Unfortunately, for many people, this is a common occurrence and in these tough economic times the potency of expired products becomes more important because the last thing we want to do is feel stupid for forgetting to take our supplements and then having to go out and spend more money on new ones. However, depending on the product and the dosage form, (liquid, capsules or tablets) your expired product may still be good.
Most of us understand the best before date on the food that we buy and consume. The smell, taste and texture can tell us right away whether the product is edible or should be discarded. However with products that you buy in the drug store or health food store there is almost no way to tell if they are still good beyond the expiry date. The truth is these dates are completely arbitrary because the cost of actually determining the exact expiry date of any supplement or analgesic is so high that from a manufacturing point of view, it is not cost-effective.
In order to accurately calculate the day that the product has zero potency and could even be harmful, a manufacturer must determine if the product will be exposed to heat or light, the composition of the tablet or capsule or the type of liquid. They must take into consideration how long the product lasts if it is left unopened on the shelf, if it is open and kept at room temperature or if it is open and kept in the fridge. Then they have to consider the chemical composition of the substance or substances in the product and what elements may cause them to break down and how long that would take. If every manufacturer did this for every lot of product produced, the cost of determining the expiration date would be more than one hundred times the actual cost of making the product. It is for that reason that manufacturers estimate the expiration date and usually underestimate it to insure that the product has full potency by the end date on the bottle. It is not as if on the 1st day of September 2010 your product simply goes “poof” and loses all its potency. Just out of interest, if the product expires in for example September, the expiry date is actually the last day of the month, not the first.
Expiration Date Study
In March of 2003 the United States Air Force found that it had a large warehouse full of pharmaceuticals, vaccines, narcotics, antibiotics and all types of injectables and topical ointments that were left over from the Iraq War of 1993. They were now going back and they knew they had to order fresh supplies but they were curious about the potency of the products that they had in that warehouse for the last 10 years. Using very sophisticated quantitative analysis, they determined that almost all the pharmaceuticals had between 93 and 97% of their original potency even though on average they were seven years beyond the labeled expiration dates. Approximately 13% of the injectables had more than 100% of the labeled amount as did 23% of the pharmaceuticals that were in tablet form. Of course the Air Force still disposed of all the merchandise and bought new but it did publish its findings in the Annals of Medicine Journal in January of 2004.
The Manufacturing Process
Since most ethical manufacturers arbitrarily pick an expiry date (usually three years from the date of manufacture), they want to insure that the product retains 100% of its potency until the expiry date on the label. They do this by actually putting in slightly more product than is indicated on the label. For instance, a bottle of vitamin C 500 mg may start out at around 530mg when it leaves the factory so that three years down the road it may still contain a minimum of 500mg of product. Health Canada requires that supplements and pharmaceuticals must have a minimum of 90% of their original potency by one year beyond the expiry date.

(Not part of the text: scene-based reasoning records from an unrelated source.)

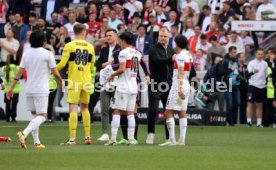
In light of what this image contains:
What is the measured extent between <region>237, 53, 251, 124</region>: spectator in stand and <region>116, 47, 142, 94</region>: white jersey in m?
11.2

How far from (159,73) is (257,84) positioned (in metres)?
10.1

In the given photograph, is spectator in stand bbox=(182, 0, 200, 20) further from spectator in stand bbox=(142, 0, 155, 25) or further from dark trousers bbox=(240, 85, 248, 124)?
dark trousers bbox=(240, 85, 248, 124)

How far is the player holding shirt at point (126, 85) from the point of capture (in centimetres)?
2086

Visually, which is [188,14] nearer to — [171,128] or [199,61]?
[199,61]

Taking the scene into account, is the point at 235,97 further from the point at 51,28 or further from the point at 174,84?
the point at 174,84

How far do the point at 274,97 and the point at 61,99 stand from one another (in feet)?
22.2

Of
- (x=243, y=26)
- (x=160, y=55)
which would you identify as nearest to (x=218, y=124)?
(x=243, y=26)

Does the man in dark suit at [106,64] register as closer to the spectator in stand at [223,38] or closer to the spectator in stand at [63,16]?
the spectator in stand at [223,38]

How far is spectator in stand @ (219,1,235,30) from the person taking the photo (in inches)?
1366

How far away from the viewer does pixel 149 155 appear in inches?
707

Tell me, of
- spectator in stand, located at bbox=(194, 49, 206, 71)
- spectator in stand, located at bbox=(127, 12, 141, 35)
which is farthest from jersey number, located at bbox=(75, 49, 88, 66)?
spectator in stand, located at bbox=(127, 12, 141, 35)

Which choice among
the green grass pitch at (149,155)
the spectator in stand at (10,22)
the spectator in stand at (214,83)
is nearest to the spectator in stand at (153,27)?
the spectator in stand at (214,83)

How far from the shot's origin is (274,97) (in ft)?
102

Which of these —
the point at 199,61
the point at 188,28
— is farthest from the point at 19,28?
the point at 199,61
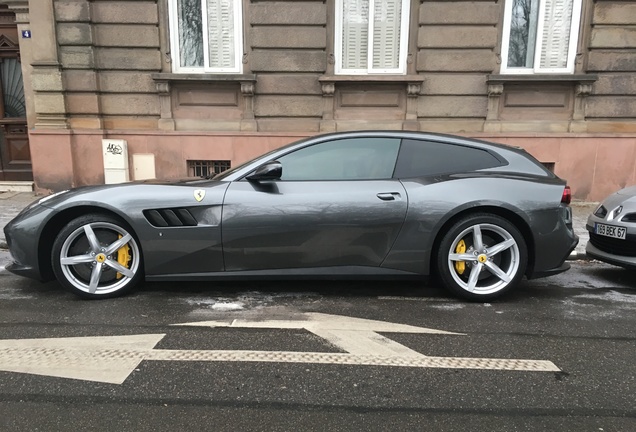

One exception to this rule is supplemental oils such as Udo’s Oil, Flax and hempseed oil. It is actually very easy to determine how quickly they will lose their potency because oxygen makes these oils go rancid very rapidly. These companies can be very specific and they are usually the ones whose products are much more potent when they are freshly made because they lose their potency so rapidly.
Not All Products are Created Equal
The dosage form of the product is the greatest factor in determining if you can use your expired product. If we consider the fish oil from our first example, if the bottle was never opened and kept in the fridge all that time, it would be completely safe to take and have all its potency. If the bottle had been opened and there was only a small amount left, then the oxygen in the air space in the bottle would have destroyed the chemical composition and turned the product rancid.
Tablets and Capsules
If your supplement is a hard tablet such as a Calcium Magnesium tablet or a selenium tablet it will most likely retain all if its potency as long as you kept in a cupboard, not in the bathroom or fridge where humidity could affect it. On the other hand liquid gels, and capsules made from Silica and gelatin are not as resistant to outside temperatures and light as tablets and will lose their potency much earlier. In this case I would definitely go by the date on the label.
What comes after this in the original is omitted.